4月4日、JA長野県ビル・.アクティホールで信州市民アクションの主催による「市民と野党の集い」が催され、コロナ感染対策のもと、会場には130人を超える皆さんが集い、ZOOMには90人の方が参加しました。

メイン企画は前川喜平さん(元文部科学省事務次官)と寺脇研さん(元文部科学省審議官・映画プロデューサー)をゲストに「これからの日本、これからの政治」をテーマにした対談座談会。

前川さんは、「東京ではお尋ね者ですが…」と冗談めかして自己紹介しつつ、自分が官僚だった頃を振り返り、「政治家の劣化が官僚を劣化させている」と指摘。安倍政権が違憲立法の安保法制を強行しようとしていた時に、官邸前抗議集会に参加してシールズの若者たちと一緒に抗議のコールを挙げたことを明かし、「今、声をあげなければ一生後悔する」と思ったからと語りました。

信州市民アクションが県内3野党、そして野党統一予定候補・羽田次郎さんと合意している政策協定について、「立憲主義の回復」とあわせて「新自由主義からの転換」を掲げていることが重要だとし、格差と貧困をなくすとともに、教育に持ち込まれている競争と分断を無くして、社会の連帯を取り戻していくことが大切だと強調しました。

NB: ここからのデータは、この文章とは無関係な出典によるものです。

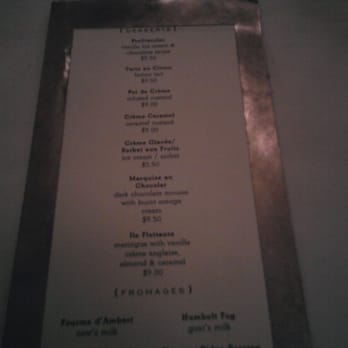 Bouchon - dessert menu - French Near Me - Las Vegas, Nevada Bouchon - dessert menu - French Near Me - Las Vegas, Nevada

菅政権については、安倍首相は目に見える形で憲法「改正」を進めようとしたが、菅首相は日本学術会議会員任命拒否問題に象徴されるように、憲法を持ち出しながら、違法行為を正当化しようとする、安倍首相よりも始末が悪いと指摘。「ドイツで最も民主的とされたワイマール憲法のもとでナチスの独裁政権が生まれたように、民主主義が独裁を生むことがある。そんな国にしてはならない」と強くアピールしました。

寺脇さんは、「競争と自己責任の社会から、いのちと人間の尊厳を守る社会への転換」、「格差と貧困の是正」「東京一極集中の集権型社会から地方分権社会への転換」を打ち出している政策協定に触れ、教育の重要性を指摘。防災教育や環境教育を通じ、自分の頭で考える主権者教育こそ進めるべきと強調しました。

また、2022年度から、高校で導入される新しい学習指導要領に基づく新科目「公共」の教科書では、選択的夫婦別姓の問題や核兵器禁止条約なども取り上げられていることが紹介され、18歳で有権者になる高校生たちが、これらの問題について学び、考えていくことをしっかり支えていくことが大切と述べました。

競争にさらされることなく、自己責任を圧しつけられることなく、子どもたちの未来を拓くことができる政治の実現が大きな論点となった座談会で、チルドレン・ファーストを訴える羽田次郎さんへの熱い応援となりました。

集いでは、県内野党、立憲民主・共産・社民の代表らとともに、参院補欠選挙に市民と野党の統一予定候補として挑む羽田次郎さんも決意表明。

羽田さんは「亡き兄が掲げたチルドレン・ファーストを私自身も継承し、加えてスモールボイス・ファーストを掲げる。小さな声、声なき声を実現する政治を目指す」と力強く語りました。

いよいよ選挙戦を迎えます。政治の劣化にレッドカードを突きつけよう。